En el debate de la pasada semana, previo a la moción de censura, fue de ver y no creer el protagonismo con que se hicieron los periodistas frente a los discursos políticos de los líderes. En las distintas cadenas televisivas resultaba imposible escucharlos, toda vez que los informadores, con su imagen ocupando la mitad de la pantalla, capitalizaron voz e interpretación sin permitir que los televidentes pudiesen, debido a la interferencia, formar su propio juicio.

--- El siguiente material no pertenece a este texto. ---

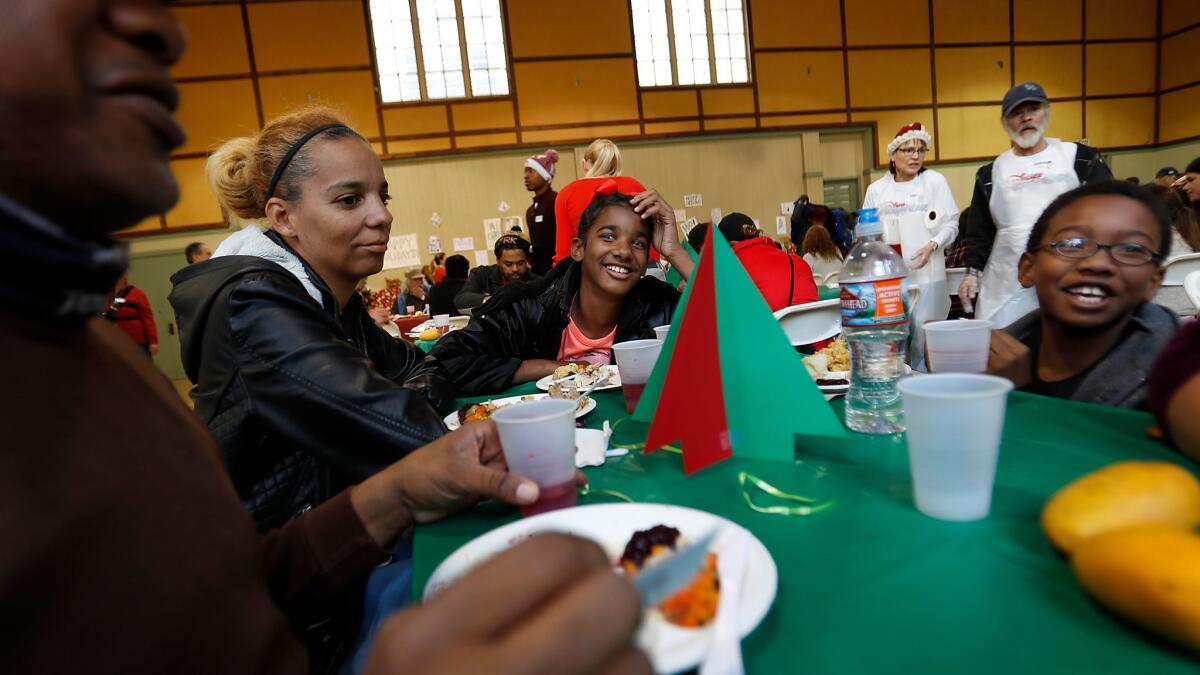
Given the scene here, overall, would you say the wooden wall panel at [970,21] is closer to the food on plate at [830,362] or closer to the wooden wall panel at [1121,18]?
the wooden wall panel at [1121,18]

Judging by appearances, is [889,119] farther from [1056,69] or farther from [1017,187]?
[1017,187]

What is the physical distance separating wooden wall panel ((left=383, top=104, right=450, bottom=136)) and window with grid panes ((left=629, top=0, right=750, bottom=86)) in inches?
137

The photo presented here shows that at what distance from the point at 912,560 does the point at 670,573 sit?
0.43 m

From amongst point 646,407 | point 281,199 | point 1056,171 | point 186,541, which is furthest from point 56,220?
point 1056,171

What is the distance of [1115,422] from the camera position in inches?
39.2

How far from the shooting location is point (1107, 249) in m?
1.35

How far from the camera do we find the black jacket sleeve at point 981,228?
405cm

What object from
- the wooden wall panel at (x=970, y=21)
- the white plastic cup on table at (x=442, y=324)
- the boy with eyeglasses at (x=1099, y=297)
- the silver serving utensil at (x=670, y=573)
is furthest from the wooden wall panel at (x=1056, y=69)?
the silver serving utensil at (x=670, y=573)

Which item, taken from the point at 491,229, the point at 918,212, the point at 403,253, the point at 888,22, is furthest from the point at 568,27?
the point at 918,212

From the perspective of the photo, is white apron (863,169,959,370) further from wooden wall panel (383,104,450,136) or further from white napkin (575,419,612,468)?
wooden wall panel (383,104,450,136)

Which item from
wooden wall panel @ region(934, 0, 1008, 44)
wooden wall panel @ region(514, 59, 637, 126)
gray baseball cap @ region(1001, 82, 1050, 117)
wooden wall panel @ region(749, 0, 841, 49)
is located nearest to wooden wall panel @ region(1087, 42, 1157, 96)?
wooden wall panel @ region(934, 0, 1008, 44)

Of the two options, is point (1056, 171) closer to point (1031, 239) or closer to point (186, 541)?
point (1031, 239)

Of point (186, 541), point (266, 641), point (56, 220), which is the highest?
point (56, 220)

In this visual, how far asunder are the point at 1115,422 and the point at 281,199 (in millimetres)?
1896
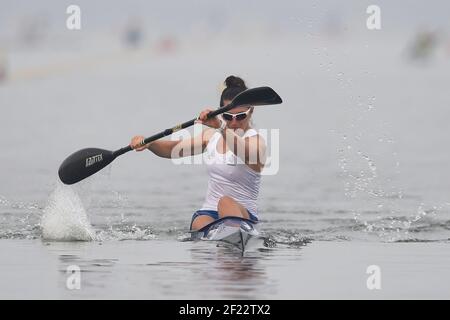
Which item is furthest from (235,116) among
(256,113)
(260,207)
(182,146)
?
(256,113)

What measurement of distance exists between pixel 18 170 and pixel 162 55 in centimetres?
7081

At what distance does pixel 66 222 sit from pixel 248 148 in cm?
254

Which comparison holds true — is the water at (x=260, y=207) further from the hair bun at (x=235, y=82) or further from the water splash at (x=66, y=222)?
the hair bun at (x=235, y=82)

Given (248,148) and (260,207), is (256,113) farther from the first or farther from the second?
(248,148)

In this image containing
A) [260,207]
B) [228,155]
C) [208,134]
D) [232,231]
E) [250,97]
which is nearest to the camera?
[250,97]

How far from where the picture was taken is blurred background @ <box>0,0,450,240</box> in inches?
776

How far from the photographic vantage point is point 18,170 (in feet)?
81.9

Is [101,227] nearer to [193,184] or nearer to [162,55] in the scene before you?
[193,184]

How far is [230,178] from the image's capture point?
47.6ft

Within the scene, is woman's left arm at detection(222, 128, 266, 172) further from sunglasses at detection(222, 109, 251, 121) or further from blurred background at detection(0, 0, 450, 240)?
blurred background at detection(0, 0, 450, 240)

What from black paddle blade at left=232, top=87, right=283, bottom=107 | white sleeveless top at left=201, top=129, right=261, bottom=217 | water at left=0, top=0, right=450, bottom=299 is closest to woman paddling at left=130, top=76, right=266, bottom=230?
white sleeveless top at left=201, top=129, right=261, bottom=217

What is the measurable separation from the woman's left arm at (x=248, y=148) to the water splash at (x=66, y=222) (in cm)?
214

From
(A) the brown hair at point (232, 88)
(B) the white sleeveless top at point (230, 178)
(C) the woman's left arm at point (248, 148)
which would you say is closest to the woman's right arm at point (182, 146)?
(B) the white sleeveless top at point (230, 178)
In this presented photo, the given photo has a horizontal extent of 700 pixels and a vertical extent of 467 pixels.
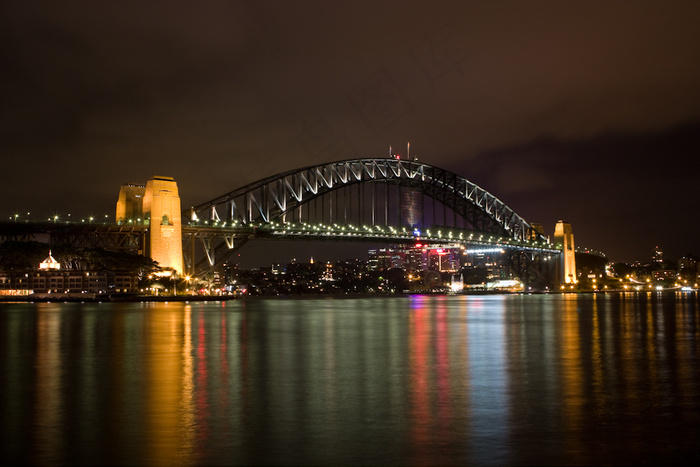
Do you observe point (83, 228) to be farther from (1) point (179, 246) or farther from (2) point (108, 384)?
(2) point (108, 384)

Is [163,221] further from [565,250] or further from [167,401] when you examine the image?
[565,250]

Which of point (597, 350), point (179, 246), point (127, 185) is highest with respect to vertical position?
point (127, 185)

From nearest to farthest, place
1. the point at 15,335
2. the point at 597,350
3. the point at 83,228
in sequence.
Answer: the point at 597,350, the point at 15,335, the point at 83,228

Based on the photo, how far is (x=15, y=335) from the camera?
22.6 m

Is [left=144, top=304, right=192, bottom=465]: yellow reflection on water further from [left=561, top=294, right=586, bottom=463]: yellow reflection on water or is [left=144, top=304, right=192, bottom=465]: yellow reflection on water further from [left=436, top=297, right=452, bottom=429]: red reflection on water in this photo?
[left=561, top=294, right=586, bottom=463]: yellow reflection on water

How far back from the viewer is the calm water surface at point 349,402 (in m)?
7.14

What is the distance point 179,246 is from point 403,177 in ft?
122

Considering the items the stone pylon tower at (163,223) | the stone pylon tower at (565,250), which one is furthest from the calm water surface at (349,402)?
the stone pylon tower at (565,250)

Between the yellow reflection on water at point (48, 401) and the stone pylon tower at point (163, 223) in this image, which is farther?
the stone pylon tower at point (163, 223)

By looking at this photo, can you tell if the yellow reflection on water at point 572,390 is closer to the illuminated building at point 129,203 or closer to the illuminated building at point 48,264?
the illuminated building at point 129,203

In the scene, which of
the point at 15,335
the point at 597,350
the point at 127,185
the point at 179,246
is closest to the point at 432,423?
the point at 597,350

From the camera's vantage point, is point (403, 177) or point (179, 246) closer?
point (179, 246)

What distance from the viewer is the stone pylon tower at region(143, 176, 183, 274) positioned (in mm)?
61562

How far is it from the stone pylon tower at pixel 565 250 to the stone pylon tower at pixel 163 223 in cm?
6286
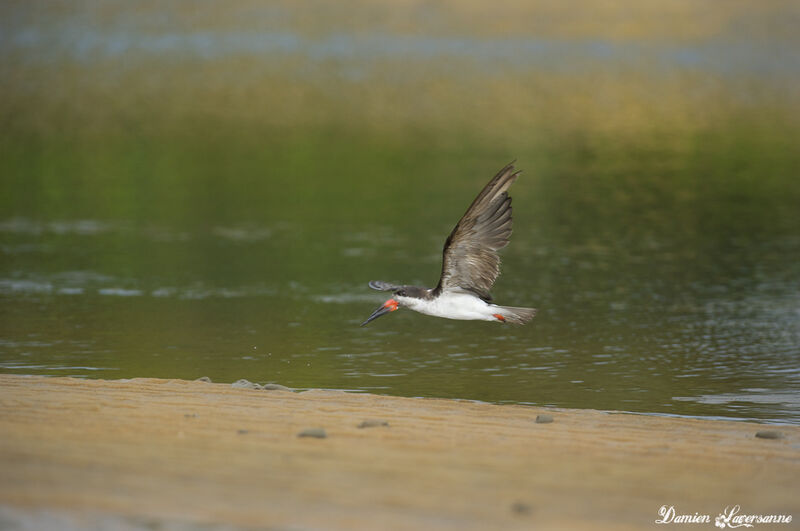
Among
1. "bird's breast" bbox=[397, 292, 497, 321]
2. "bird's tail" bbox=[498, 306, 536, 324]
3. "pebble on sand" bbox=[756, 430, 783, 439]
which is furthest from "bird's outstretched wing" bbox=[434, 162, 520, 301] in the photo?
"pebble on sand" bbox=[756, 430, 783, 439]

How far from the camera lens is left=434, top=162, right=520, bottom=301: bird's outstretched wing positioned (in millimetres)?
12344

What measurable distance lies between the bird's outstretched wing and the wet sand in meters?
1.37

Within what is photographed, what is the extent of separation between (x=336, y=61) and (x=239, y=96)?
299 inches

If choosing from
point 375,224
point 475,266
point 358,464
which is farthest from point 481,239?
point 375,224

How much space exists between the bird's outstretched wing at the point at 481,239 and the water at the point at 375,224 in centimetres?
180

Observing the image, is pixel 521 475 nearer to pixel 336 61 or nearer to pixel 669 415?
pixel 669 415

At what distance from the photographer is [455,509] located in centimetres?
855

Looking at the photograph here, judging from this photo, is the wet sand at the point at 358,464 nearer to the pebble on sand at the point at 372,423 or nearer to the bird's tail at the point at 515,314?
the pebble on sand at the point at 372,423

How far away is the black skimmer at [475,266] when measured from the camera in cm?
1236

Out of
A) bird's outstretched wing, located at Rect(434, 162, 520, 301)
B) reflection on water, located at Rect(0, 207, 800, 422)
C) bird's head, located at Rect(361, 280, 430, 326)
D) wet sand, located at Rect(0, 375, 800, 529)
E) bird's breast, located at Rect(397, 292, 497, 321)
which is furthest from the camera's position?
reflection on water, located at Rect(0, 207, 800, 422)

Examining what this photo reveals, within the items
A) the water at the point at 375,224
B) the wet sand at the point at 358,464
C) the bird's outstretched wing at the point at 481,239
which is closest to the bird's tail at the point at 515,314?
the bird's outstretched wing at the point at 481,239
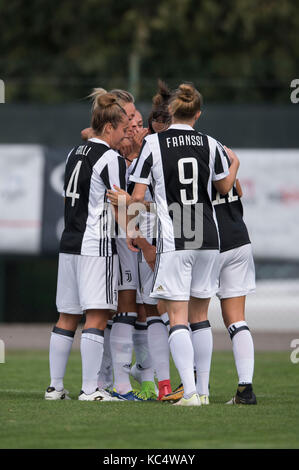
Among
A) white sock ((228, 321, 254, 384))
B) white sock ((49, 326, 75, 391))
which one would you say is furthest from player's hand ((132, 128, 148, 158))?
white sock ((228, 321, 254, 384))

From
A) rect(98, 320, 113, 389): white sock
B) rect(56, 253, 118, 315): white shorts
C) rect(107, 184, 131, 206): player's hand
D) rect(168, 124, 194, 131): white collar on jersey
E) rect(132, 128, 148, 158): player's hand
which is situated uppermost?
rect(132, 128, 148, 158): player's hand

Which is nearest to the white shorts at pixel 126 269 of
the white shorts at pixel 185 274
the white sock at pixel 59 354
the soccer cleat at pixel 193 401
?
the white sock at pixel 59 354

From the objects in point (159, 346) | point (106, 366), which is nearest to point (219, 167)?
point (159, 346)

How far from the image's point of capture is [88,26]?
24438 mm

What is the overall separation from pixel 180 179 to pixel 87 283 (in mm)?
973

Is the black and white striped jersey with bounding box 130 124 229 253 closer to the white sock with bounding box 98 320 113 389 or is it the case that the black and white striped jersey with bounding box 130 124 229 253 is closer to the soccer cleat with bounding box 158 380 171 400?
the soccer cleat with bounding box 158 380 171 400

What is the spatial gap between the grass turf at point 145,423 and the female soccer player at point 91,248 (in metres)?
0.35

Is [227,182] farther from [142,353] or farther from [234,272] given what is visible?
[142,353]

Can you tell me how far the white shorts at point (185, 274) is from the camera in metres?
6.66

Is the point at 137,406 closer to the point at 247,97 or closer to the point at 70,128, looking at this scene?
the point at 70,128

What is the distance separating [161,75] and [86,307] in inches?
447

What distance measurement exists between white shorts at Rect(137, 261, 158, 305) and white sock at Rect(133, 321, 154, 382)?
48cm

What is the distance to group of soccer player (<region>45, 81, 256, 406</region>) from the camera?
264 inches

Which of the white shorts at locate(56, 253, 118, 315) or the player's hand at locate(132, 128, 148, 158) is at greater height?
the player's hand at locate(132, 128, 148, 158)
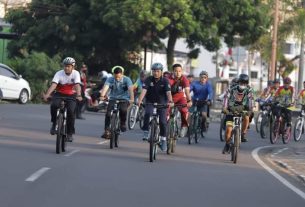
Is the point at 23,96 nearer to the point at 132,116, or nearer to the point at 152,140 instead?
the point at 132,116

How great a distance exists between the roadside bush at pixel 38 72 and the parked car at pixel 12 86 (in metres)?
3.28

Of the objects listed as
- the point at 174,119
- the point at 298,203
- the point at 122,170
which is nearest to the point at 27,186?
the point at 122,170

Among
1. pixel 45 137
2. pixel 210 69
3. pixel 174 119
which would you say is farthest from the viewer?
pixel 210 69

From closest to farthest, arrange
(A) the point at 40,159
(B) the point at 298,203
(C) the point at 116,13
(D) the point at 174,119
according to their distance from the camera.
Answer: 1. (B) the point at 298,203
2. (A) the point at 40,159
3. (D) the point at 174,119
4. (C) the point at 116,13

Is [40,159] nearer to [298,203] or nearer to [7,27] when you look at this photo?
[298,203]

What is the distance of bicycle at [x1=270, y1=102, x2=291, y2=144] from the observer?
925 inches

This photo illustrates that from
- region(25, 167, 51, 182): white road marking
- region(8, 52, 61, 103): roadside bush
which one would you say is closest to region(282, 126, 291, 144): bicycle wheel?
region(25, 167, 51, 182): white road marking

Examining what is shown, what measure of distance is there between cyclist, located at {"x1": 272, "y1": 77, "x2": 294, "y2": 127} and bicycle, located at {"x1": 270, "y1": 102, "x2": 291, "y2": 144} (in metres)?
0.12

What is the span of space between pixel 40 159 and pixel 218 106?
31158mm

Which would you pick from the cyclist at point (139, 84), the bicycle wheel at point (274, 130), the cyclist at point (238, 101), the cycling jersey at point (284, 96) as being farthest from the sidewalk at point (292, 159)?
the cyclist at point (139, 84)

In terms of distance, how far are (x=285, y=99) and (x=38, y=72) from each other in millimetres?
19382

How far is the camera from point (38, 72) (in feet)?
133

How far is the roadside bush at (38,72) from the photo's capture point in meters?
40.6

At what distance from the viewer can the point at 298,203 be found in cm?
1141
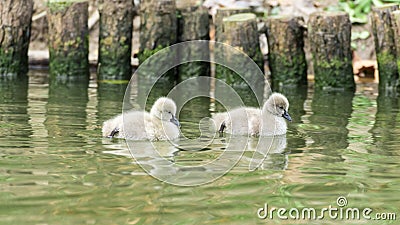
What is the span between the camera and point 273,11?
15.0 metres

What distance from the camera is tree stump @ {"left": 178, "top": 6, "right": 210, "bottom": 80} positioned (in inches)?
498

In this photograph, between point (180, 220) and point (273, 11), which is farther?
point (273, 11)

Pusieron de manifiesto un adanismo que casa mal con ese respeto a la ciudadanía que tanto próceres como los medios parecen tomar demasiadas veces a título de inventario, así que, durante horas, se hizo evidente la razón que asistía a Napoleón cuando aseguró preferir el control de la opinión a una división en combate. Por lo demás y tras leer y escuchar en los días siguientes a cargos electos o dimitidos, se diría que lo único meridianamente claro es que las conclusiones no se subordinan a los hechos sino que obedecen a oportunismos; manipulaciones que persiguen mediatizar a un público que llegado el caso legitime -retorciendo para ello la realidad a conveniencia de cada color político- la opción que se persigue de antemano.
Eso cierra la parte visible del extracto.